De carnvavalsoptocht trekt door het centrum van Maastricht.

Boven de hoofden van de reguliere professoren en raadsleden ontstaan pan-Europese netwerken van universiteiten en carnavalsverenigingen. Zo doet de Liga van Europese Onderzoeksuniversiteiten mij aan de Federatie Europese Narren denken. Het belangrijke werk dat ze achter de schermen doen blijft een mysterie, maar hun vertegenwoordigers dragen opvallend grotere badges en medailles en hebben nog meer pluimen op hun steek. Zij zijn meestal al naar huis als de ‘gewone’ carnavalisten ’s nachts de zaal poetsen en ondertussen nog staan te dansen en te dollen.

9. Universiteiten waren oorspronkelijk enkel toegankelijk voor mannelijke studenten. Ook het professorenkorps bestond enkel uit mannen, vaak geestelijken. Vrouwelijke studenten zijn al lang welkom, maar in de hogere rangen van het professorenkorps is er nog een historisch overwicht aan mannen. De geschiedenis kent enkele voorbeelden van meisjes die zich als jongen verkleedden om toch college te kunnen volgen. Omgekeerd waren er bij carnaval altijd al mannen die zich als vrouw uitdosten. Tegelijkertijd hielden veel carnavalsverenigingen juist langer vast aan een exclusief mannelijke raad van elf en organiseren sommige zelfs nu nog mannenzittingen, waarbij vrouwen niet welkom zijn (tenzij voor een act op het podium).

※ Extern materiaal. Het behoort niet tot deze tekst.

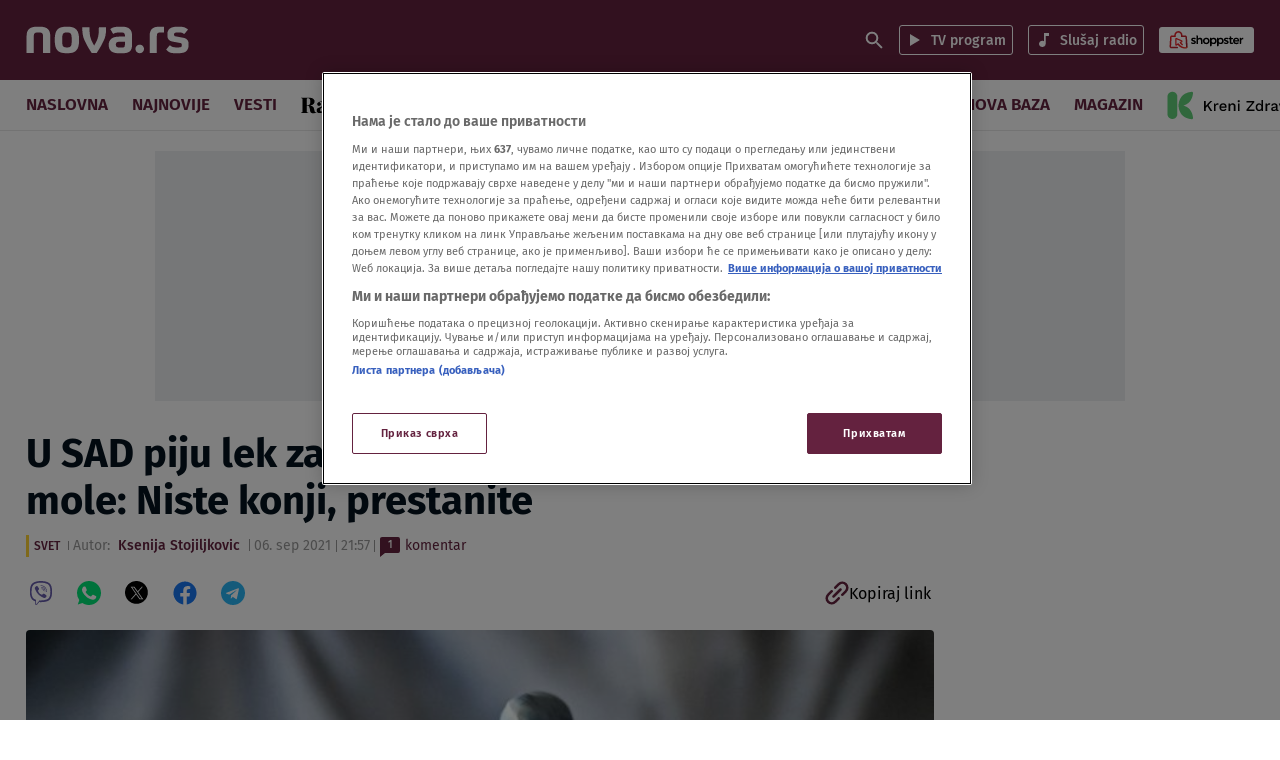

--- FILE ---
content_type: image/svg+xml
request_url: https://nova.rs/wp-content/themes/ucnewsportal-novas/dist/5dae0e8ea4d99b7c3ad0.svg
body_size: 242
content:
<?xml version="1.0" encoding="UTF-8"?>
<svg width="70" height="72" viewBox="0 0 70 72" fill="none" xmlns="http://www.w3.org/2000/svg" id="Reproduction-Error">
    <path d="M35 4.23566L35.8412 4.24647C52.887 4.6853 66.6263 18.4228 67.0721 35.4642L67.0833 36.319L67.0725 37.1603C66.6337 54.2088 52.899 67.9454 35.8549 68.3912L35 68.4023L34.1588 68.3915C16.8288 67.9456 2.91666 53.7594 2.91666 36.319C2.91666 18.8844 16.8288 4.69261 34.1588 4.24647L35 4.23566ZM35 7.73563L34.2011 7.74668C18.8073 8.17114 6.41666 20.8245 6.41666 36.319C6.41666 51.8135 18.8073 64.4669 34.2011 64.8913L35 64.9023L35.7989 64.8913C50.9272 64.4742 63.1552 52.2462 63.5723 37.1179L63.5833 36.319L63.5723 35.5201C63.1552 20.3918 50.9272 8.1638 35.7989 7.74668L35 7.73563ZM35 45.6409C36.7719 45.6409 38.2083 47.0773 38.2083 48.8492C38.2083 50.6211 36.7719 52.0576 35 52.0576C33.2281 52.0576 31.7917 50.6211 31.7917 48.8492C31.7917 47.0773 33.2281 45.6409 35 45.6409ZM35.0235 19.5253C37.0854 19.5129 38.1349 21.4778 38.1165 22.9461L36.5764 39.0295C36.4097 40.3914 36.0851 41.466 35 41.466C33.9149 41.466 33.5902 40.3914 33.4235 39.0295L31.8835 22.9461C31.8651 21.4778 32.9146 19.5381 35.0235 19.5253Z" fill="#F1F1F1"/>
</svg>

10. Kinderen krijgen bijzondere aandacht als potentiële groeimarkt: universiteiten bedachten hiervoor de kinderuniversiteit en carnavalsverenigingen de kinderzitting en kinderstoet. Van organisaties die prat gaan op hun creativiteit zou je meer verwachten.

11. Net zoals academici ontwikkelen ook carnavalisten hun eigen jargon, met termen zoals ‘vastelaovond’ en ‘alaaf’. Speechen horen er ook bij: in de wereldtaal van het moment of in het plaatselijke dialect; ernstige hoorcolleges vanachter een katheder of spottende buutredes met elf punten vanuit een ton.

Dat was mijn elfde punt, dus hier laat ik het maar even bij. Alaaf!